Package Overview

This package is dedicated to retrieving, storing, and handling specific output files produced with the curatedMetagenomicsNextflow pipeline. For additional utility functions surrounding the analysis of the data in these files, including the handling of taxonomy and statistical tests, go to biobakeryUtils

Available Data

The ASAP-MAC initiative has collected a number of Parkinson’s Disease-focused studies for metadata curation, uniform processing, and meta-analysis. The ongoing process of the collection of these datasets can be followed in the parkinsons_data_search repository. The majority of the studies listed in the table parkinson_shotgun_datasets.tsv are available for retrieval with this package.

To browse the available data, load the sampleMetadata object included in this package. Additionally, calling biobakery_files() will provide a list of the different output file types that are available for each sample.

Sample Metadata

Metadata for all samples present within parkinsonsMetagenomicData is available through the included data.frame sampleMetadata. Both curated and uncurated features are included in this data.frame, with uncurated features being prefixed by “uncurated_”. Curated features include the following at this time:

curation_id
study_name
sample_id
subject_id
target_condition
target_condition_ontology_term_id
control
control_ontology_term_id
age
age_group
age_group_ontology_term_id
age_unit
age_unit_ontology_term_id
sex
sex_ontology_term_id
disease
disease_ontology_term_id
curator
BioProject
BioSample
NCBI_accession
uuid

Output File Types

MetaPhlAn
- viral_clusters
- relative_abundance
- marker_abundance
- marker_presence
StrainPhlAn
- strainphlan_markers
HUMAnN
- genefamilies
- genefamilies_cpm
- genefamilies_relab
- genefamilies_stratified
- genefamilies_unstratified
- genefamilies_cpm_stratified
- genefamilies_relab_stratified
- genefamilies_cpm_unstratified
- genefamilies_relab_unstratified
- pathabundance
- pathabundance_cpm
- pathabundance_relab
- pathabundance_stratified
- pathabundance_unstratified
- pathabundance_cpm_stratified
- pathabundance_relab_stratified
- pathabundance_cpm_unstratified
- pathabundance_relab_unstratified
- pathcoverage_unstratified
- pathcoverage_stratified
- pathcoverage
FastQC
- fastqc
KneadData
- kneaddata_log

Data Hosting

While the sample metadata are available within this package, the various output files are hosted remotely due to their size and number. There are therefore two options for data retrieval.

> _The data_
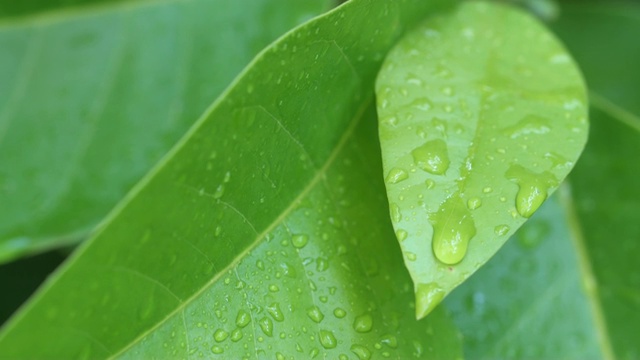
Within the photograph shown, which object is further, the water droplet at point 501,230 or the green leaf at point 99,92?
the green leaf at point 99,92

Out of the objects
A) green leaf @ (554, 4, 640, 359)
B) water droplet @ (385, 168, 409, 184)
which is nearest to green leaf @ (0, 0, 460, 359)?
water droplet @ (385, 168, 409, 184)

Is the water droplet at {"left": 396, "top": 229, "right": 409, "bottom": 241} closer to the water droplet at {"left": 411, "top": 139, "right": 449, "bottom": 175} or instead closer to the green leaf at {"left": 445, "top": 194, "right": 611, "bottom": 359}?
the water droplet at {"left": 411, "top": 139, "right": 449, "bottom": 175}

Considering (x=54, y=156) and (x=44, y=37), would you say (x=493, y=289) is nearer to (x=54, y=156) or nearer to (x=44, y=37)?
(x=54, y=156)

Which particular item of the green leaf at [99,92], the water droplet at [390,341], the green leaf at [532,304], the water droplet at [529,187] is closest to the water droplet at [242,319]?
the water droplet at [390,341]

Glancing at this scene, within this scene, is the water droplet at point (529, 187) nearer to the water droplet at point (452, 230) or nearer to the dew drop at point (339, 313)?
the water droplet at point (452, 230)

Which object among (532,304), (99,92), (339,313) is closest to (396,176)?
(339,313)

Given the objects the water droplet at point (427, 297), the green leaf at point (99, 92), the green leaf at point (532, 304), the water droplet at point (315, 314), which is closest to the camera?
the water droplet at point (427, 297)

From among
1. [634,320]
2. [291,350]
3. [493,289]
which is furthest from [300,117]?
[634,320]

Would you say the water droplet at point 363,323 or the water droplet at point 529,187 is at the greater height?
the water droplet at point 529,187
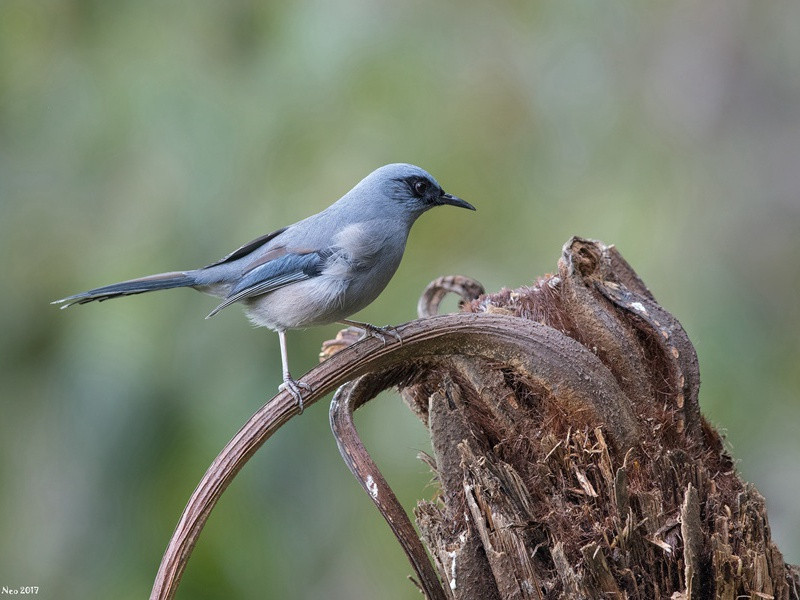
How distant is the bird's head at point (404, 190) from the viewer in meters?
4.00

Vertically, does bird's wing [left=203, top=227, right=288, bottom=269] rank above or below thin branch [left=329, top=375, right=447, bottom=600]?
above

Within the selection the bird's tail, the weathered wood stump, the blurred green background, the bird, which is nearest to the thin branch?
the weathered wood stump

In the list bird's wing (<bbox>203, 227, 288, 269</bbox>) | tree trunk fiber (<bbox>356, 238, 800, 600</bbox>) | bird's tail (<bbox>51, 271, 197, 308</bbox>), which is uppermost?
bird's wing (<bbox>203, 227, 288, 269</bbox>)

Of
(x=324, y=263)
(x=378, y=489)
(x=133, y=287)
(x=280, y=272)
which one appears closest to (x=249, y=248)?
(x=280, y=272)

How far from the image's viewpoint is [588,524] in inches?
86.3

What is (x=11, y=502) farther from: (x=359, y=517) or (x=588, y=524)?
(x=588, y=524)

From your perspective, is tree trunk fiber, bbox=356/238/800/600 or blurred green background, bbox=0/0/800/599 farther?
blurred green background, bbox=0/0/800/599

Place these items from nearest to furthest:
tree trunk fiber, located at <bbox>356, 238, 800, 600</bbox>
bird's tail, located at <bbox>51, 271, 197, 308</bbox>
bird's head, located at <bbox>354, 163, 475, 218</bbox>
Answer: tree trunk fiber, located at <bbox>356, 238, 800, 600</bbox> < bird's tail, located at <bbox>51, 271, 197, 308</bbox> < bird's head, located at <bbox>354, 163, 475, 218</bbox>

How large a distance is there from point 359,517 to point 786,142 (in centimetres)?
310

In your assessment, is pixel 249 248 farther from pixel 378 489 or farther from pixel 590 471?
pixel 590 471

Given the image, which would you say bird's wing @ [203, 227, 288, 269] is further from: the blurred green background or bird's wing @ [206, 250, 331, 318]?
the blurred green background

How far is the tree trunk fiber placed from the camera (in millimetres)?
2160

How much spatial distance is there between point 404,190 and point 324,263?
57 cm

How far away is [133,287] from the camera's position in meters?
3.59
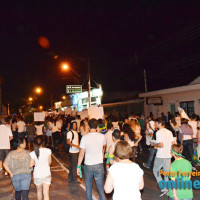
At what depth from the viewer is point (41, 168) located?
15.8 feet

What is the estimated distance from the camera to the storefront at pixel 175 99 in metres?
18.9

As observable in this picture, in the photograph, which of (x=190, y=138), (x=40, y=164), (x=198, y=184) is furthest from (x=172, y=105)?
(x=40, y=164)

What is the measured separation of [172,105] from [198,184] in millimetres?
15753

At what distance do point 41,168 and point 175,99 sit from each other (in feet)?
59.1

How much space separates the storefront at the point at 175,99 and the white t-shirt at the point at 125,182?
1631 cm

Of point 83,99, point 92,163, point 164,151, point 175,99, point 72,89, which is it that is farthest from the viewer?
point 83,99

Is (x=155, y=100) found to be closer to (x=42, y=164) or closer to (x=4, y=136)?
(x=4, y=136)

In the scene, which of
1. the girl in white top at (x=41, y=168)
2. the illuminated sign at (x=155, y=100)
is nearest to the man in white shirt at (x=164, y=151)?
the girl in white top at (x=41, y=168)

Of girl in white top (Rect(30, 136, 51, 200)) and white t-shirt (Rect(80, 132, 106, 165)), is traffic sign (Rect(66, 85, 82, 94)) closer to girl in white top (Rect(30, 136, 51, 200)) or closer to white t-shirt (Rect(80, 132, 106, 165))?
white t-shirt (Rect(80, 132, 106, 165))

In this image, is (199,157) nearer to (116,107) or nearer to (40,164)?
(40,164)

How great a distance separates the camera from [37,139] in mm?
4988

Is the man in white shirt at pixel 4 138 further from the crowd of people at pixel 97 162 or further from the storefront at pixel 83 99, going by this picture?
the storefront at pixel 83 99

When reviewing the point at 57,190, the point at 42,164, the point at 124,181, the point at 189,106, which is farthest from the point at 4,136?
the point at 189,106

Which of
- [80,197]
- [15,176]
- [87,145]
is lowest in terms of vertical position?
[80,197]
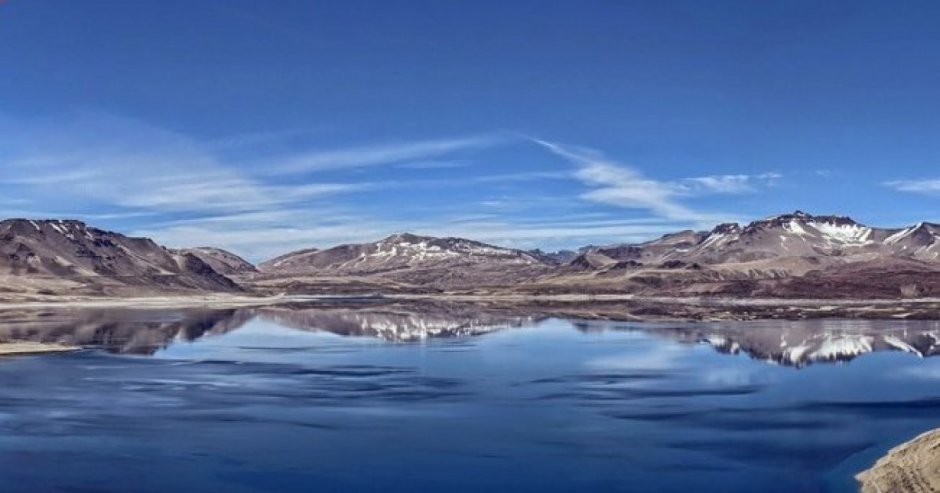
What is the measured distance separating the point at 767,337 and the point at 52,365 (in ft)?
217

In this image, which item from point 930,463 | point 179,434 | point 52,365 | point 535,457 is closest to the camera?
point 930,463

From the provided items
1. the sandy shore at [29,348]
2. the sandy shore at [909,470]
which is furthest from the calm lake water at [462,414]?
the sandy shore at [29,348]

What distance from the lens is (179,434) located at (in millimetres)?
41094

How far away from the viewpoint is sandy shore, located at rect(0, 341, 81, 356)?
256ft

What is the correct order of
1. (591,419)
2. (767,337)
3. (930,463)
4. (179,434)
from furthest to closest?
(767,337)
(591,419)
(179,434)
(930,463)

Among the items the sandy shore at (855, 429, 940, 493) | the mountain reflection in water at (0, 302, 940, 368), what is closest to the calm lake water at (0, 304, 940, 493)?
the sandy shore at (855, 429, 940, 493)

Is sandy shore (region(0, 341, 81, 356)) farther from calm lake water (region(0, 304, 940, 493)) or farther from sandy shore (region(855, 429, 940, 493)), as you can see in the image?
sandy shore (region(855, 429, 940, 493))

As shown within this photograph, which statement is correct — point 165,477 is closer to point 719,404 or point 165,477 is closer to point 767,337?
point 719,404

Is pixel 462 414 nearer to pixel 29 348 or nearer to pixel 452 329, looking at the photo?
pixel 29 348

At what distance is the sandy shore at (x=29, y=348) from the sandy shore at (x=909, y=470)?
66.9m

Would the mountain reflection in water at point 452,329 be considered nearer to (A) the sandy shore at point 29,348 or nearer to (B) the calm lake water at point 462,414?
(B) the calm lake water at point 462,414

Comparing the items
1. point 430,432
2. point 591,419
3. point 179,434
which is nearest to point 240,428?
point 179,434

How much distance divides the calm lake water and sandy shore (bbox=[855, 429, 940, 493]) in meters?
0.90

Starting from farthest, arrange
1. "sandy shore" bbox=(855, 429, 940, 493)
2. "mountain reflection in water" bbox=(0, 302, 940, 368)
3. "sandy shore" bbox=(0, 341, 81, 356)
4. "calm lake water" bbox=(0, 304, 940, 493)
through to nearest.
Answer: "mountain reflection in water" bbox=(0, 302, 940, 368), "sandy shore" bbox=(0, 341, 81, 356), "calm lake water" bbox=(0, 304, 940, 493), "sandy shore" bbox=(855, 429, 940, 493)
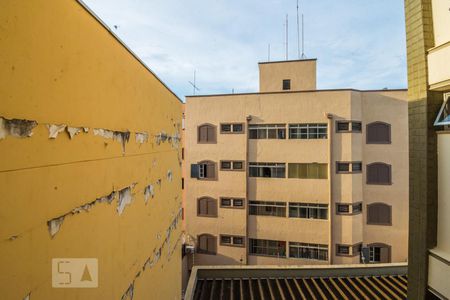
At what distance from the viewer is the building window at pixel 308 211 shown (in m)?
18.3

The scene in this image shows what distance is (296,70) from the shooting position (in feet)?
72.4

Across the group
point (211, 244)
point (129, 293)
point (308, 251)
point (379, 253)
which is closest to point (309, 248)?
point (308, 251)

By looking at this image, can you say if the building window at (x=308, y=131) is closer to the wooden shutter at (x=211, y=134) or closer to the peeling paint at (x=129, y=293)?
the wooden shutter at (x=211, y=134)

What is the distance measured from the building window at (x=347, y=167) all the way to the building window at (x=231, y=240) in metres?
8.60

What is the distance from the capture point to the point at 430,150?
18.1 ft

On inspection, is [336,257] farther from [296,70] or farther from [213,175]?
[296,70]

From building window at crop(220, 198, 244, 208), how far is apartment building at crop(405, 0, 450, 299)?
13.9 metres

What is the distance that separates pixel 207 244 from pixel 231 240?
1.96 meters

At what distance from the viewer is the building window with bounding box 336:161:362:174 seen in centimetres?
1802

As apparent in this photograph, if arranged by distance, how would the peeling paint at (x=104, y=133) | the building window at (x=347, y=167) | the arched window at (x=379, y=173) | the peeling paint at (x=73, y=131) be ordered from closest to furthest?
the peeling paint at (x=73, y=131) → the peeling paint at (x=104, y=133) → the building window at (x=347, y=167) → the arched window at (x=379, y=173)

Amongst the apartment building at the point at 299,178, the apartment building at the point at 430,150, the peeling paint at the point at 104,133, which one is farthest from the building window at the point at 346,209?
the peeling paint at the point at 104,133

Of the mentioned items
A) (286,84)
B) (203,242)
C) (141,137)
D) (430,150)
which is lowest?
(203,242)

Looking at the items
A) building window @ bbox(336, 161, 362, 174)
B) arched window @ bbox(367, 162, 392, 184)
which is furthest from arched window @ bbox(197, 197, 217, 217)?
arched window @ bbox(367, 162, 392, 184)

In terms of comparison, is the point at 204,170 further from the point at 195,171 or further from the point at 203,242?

> _What you are asked to do_
Write the next part of the parkinsonsMetagenomicData package overview, picking up right after its last sentence. Nothing in the listing is needed here.

> _Answer area_
Google Cloud Storage

The initial output location of the pipeline is the Google Cloud Bucket gs://metagenomics-mac, which requires credentials for access. The creation of these credentials is covered in the Google Cloud Storage vignette, and you will need the owner of the Google Cloud Project within which the Bucket is contained to follow these steps and provide you with the resulting credentials. Once you have access to the Bucket, the data will be stored in individual files for each sample and output type, and can be accessed with the functions and workflows detailed in the Google Cloud Storage vignette.

Hugging Face

While Google Cloud Storage is a good place to access the data as soon as they have been processed, it requires credentialed access and more file wrangling. As a simpler alternative, the data have been combined into parquet files and hosted publicly on Hugging Face in the metagenomics_mac repo. Smaller example files featuring data from 10 samples each can be found at metagenomics_mac_examples. These files are able to be easily accessed through the DuckDB R client and the functions and workflows detailed in the Parquet File vignette streamline this process even further.